The injunction was originally granted in 2014 and renewed for a further 3 years in January 2018 subject to a review hearing.
The hearing was listed for 30 March 2020. Due to the COVID 19 pandemic and the restrictions on movement announced by the Government on 23 March 2020, the Judge directed that the Claimants’ attendance be dispensed with, and that the Claimants consult through social media by publicising a press release and inviting responses. Four responses were received and taken into account by the Judge.
The Judge stated in his judgment that the hearing was “technically in open court, but the reality of the restrictions on movement at the moment is such that further steps are desirable to ensure that the public are aware of the court’s continued consideration of this order. This short written judgment can be published on BAILII to satisfy that requirement.”
The Judge considered the Claimants’ written representations and the responses from the consultation. He held that the order should continue in force, applying the principles in the recent Court of Appeal decisions in Boyd v Ineos Upstream Ltd  EWCA Civ 515, Cuadrilla v Persons Unknown  EWHC 2459 and Canada Goose UK Retail Ltd v Persons Unknown  EWCA Civ 303 (see Jack Dillon‘s article on Canada Goose). In particular he took into account the increased danger these activities pose at a time when the NHS and the Police are stretched.
This is an interesting example of the new era that we find ourselves in, but it is not clear from the Judgment how this case fits with the new rules in terms of public hearings. To recap:
“… remote hearings should, so far as possible, still be public hearings. This can be achieved in a number of ways: (a) one person (whether judge, clerk or official) relaying the audio and (if available) video of the hearing to an open court room; (b) allowing accredited journalists to log in to the remote hearing; and/or (c) live streaming of the hearing over the internet…”

• • • •

▶ [YOUR TASKS]:
1. Reproduce word for word the stretch of the passage on the injunction review hearing from "The Judge considered" through "Police are stretched.".
2. Decide whether each statement below agrees with the passage on the injunction review hearing. Answer yes or no for each, and quote the deciding words of the passage exactly. (a) The injunction was first granted in 2018. (b) Four responses to the consultation were received. (c) The Judge held that the order should be discharged.
3. Extend the passage on the injunction review hearing, beginning after its final sentence.

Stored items
• • • •

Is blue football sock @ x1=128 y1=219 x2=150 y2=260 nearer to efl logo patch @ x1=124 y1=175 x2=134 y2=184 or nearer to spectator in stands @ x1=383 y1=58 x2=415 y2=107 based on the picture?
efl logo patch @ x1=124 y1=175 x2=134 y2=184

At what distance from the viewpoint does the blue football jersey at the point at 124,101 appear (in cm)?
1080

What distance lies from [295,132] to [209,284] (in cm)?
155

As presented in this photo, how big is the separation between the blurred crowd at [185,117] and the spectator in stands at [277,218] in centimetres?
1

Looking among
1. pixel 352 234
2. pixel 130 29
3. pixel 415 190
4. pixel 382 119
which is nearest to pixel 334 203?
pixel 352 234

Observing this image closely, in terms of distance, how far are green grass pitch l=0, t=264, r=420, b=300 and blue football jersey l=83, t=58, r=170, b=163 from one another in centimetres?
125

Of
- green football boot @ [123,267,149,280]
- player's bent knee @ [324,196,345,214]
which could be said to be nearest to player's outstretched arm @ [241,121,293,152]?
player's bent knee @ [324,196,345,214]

• • • •

▶ [YOUR RESPONSES]:
1.
The Judge considered the Claimants’ written representations and the responses from the consultation. He held that the order should continue in force, applying the principles in the recent Court of Appeal decisions in Boyd v Ineos Upstream Ltd  EWCA Civ 515, Cuadrilla v Persons Unknown  EWHC 2459 and Canada Goose UK Retail Ltd v Persons Unknown  EWCA Civ 303 (see Jack Dillon‘s article on Canada Goose). In particular he took into account the increased danger these activities pose at a time when the NHS and the Police are stretched.

2.
(a) No: "The injunction was originally granted in 2014"
(b) Yes: "Four responses were received and taken into account by the Judge."
(c) No: "He held that the order should continue in force"

3.
In short, the Courts should strive to hold hearings in public, either by broadcasting, whether audio or video, to an open court room (para 8(a) Protocol, para 2 PD 51Y), or making the hearing accessible to journalists/ the media (para 8(b) Protocol, para 3 PD 51Y), or livestreamed on the internet (para 8(c) of the Protocol). But if it is not practicable to put one of these into effect, then the hearing is ‘in private’ and must be recorded, and can be accessed on the request of any person with the consent of the court.
Accordingly, in the present case, when HHJ Worster said that the hearing was still “technically in open court” that should mean that it was broadcast or livestreamed as per para 8 of the Protocol and para 2 PD51Y, but there was no reference to this in the judgment. Instead the Judge referred to ‘further steps’ being desirable and a short written judgment being published on BAILII to that end. It is clear from the rules that publication on BAILII alone will not be sufficient to make a ‘public hearing’. Parties should encourage the Courts to be clear in giving judgment whether a hearing is being held in public or private, and if in public then how the proceedings are being broadcast or livestreamed, in order to ensure compliance with the new PD51Y.